[Exercise objective] What is needed is an exact copy of the entries below, from the line that contains "What is the distance pixel" through the final line, both included, and nothing else.

[Source material]

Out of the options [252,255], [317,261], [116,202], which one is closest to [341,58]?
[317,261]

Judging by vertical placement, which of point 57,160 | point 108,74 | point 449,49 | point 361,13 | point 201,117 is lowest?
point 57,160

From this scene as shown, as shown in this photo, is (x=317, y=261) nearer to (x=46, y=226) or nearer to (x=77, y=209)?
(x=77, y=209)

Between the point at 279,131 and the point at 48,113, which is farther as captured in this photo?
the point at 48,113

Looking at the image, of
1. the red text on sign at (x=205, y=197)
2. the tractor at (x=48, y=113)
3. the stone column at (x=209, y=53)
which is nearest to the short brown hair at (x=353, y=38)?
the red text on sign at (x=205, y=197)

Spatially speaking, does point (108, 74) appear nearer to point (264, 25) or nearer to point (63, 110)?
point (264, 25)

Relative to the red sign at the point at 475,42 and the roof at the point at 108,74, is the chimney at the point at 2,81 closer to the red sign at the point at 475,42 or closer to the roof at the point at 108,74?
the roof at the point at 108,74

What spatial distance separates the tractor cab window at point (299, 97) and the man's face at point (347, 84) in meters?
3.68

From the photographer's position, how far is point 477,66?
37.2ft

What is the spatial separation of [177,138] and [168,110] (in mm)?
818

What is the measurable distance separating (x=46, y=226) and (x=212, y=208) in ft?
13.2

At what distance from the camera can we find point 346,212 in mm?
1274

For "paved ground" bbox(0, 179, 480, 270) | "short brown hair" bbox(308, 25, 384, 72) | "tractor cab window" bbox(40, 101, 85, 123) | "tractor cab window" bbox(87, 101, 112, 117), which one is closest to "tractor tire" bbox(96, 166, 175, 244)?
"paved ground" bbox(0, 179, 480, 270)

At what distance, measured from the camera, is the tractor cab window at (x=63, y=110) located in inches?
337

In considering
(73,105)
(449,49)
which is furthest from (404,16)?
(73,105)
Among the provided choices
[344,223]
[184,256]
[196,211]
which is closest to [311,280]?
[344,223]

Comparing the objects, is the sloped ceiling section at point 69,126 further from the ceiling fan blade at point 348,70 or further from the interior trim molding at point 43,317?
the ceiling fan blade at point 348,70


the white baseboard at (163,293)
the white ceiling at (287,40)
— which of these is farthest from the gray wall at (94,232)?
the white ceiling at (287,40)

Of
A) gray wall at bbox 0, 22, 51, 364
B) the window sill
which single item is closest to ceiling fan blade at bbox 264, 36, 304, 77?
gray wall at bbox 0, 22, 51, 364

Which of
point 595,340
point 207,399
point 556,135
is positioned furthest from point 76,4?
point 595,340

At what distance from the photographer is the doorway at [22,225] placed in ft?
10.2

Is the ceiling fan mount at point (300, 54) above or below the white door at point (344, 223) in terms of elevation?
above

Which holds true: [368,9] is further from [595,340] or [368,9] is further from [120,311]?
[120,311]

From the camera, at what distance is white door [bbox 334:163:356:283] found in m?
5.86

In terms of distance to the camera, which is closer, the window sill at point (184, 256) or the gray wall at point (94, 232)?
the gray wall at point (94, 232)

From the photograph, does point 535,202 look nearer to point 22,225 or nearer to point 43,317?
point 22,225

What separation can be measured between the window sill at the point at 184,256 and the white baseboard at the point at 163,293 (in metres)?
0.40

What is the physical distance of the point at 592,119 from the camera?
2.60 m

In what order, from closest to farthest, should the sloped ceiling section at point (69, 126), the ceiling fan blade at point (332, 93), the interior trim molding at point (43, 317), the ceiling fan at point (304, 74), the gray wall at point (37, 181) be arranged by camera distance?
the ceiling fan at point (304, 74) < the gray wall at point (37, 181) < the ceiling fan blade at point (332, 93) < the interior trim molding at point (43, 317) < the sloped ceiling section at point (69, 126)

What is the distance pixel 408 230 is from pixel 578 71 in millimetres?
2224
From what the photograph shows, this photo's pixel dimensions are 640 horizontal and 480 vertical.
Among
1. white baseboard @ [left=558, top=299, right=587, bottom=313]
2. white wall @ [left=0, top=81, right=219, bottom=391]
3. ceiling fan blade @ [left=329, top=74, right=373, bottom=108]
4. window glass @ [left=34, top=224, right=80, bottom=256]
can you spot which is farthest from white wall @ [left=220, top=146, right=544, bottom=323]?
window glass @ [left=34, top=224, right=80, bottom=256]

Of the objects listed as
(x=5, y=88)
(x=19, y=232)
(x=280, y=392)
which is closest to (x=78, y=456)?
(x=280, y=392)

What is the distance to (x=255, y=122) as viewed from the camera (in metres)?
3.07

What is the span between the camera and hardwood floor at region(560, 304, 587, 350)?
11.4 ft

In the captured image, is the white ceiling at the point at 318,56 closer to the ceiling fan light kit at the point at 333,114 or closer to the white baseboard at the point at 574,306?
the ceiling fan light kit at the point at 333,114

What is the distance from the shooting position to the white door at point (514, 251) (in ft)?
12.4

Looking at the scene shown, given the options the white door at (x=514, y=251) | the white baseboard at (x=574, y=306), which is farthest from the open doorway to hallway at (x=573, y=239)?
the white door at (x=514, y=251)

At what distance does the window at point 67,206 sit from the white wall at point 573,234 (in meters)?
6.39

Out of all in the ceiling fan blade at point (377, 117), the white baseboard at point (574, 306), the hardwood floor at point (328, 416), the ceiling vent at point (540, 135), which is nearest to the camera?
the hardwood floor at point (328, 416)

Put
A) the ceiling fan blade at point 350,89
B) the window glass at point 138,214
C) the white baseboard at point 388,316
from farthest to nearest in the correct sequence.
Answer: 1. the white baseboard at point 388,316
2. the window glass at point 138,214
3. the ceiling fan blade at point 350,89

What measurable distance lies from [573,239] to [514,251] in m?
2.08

[Full answer]
What is the distance pixel 408 230 is from pixel 578 71 in millimetres?
2224
From what the photograph shows, this photo's pixel dimensions are 640 horizontal and 480 vertical.
Among
1. white baseboard @ [left=558, top=299, right=587, bottom=313]
2. white wall @ [left=0, top=81, right=219, bottom=391]
3. ceiling fan blade @ [left=329, top=74, right=373, bottom=108]
4. window glass @ [left=34, top=224, right=80, bottom=256]
can you spot which is farthest from white wall @ [left=220, top=146, right=544, bottom=323]?
window glass @ [left=34, top=224, right=80, bottom=256]

Of the objects listed as
(x=5, y=88)
(x=19, y=232)
(x=280, y=392)
which is closest to (x=78, y=456)?
(x=280, y=392)

What is the distance to (x=255, y=122) as viewed from the camera (in metres)?
3.07

What is the span between the camera and hardwood floor at region(560, 304, 587, 350)?
11.4 ft

In the captured image, is the white ceiling at the point at 318,56 closer to the ceiling fan light kit at the point at 333,114 or closer to the white baseboard at the point at 574,306?
the ceiling fan light kit at the point at 333,114

What is the distance from the shooting position to the white door at point (514, 251) (in ft)?
12.4

Looking at the scene shown, given the options the white door at (x=514, y=251) | the white baseboard at (x=574, y=306), which is farthest from the open doorway to hallway at (x=573, y=239)?
the white door at (x=514, y=251)

At what distance does the window at point 67,206 sit from the white wall at point 573,234 (in meters)?
6.39

Out of all in the ceiling fan blade at point (377, 117), the white baseboard at point (574, 306), the hardwood floor at point (328, 416), the ceiling vent at point (540, 135), which is nearest to the camera?
the hardwood floor at point (328, 416)

Put
A) the ceiling fan blade at point 350,89
B) the window glass at point 138,214
C) the white baseboard at point 388,316
from farthest to nearest in the correct sequence.
Answer: 1. the white baseboard at point 388,316
2. the window glass at point 138,214
3. the ceiling fan blade at point 350,89

What measurable distance lies from [573,239] to [514,251] in m?
2.08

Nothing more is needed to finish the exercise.